Skip the images and copy each record exactly as written.

Stored data:

-*-*-

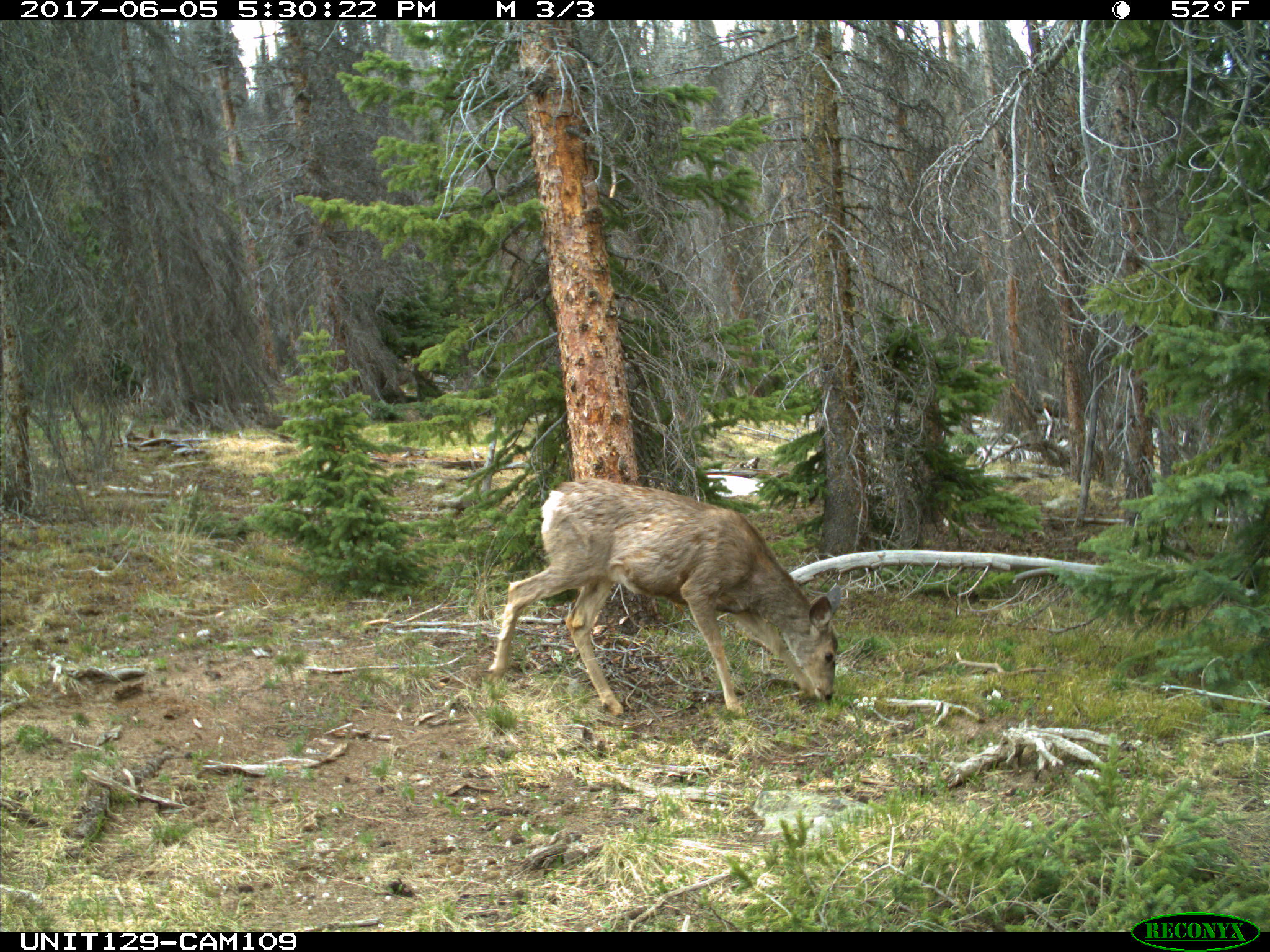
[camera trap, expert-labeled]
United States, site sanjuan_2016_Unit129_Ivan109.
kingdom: Animalia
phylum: Chordata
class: Mammalia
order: Artiodactyla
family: Cervidae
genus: Odocoileus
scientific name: Odocoileus hemionus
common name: mule deer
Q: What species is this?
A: Odocoileus hemionus (mule deer).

-*-*-

[The completed task]:
[camera trap, expert-labeled]
United States, site sanjuan_2016_Unit129_Ivan109.
kingdom: Animalia
phylum: Chordata
class: Mammalia
order: Artiodactyla
family: Cervidae
genus: Odocoileus
scientific name: Odocoileus hemionus
common name: mule deer
Q: What species is this?
A: Odocoileus hemionus (mule deer).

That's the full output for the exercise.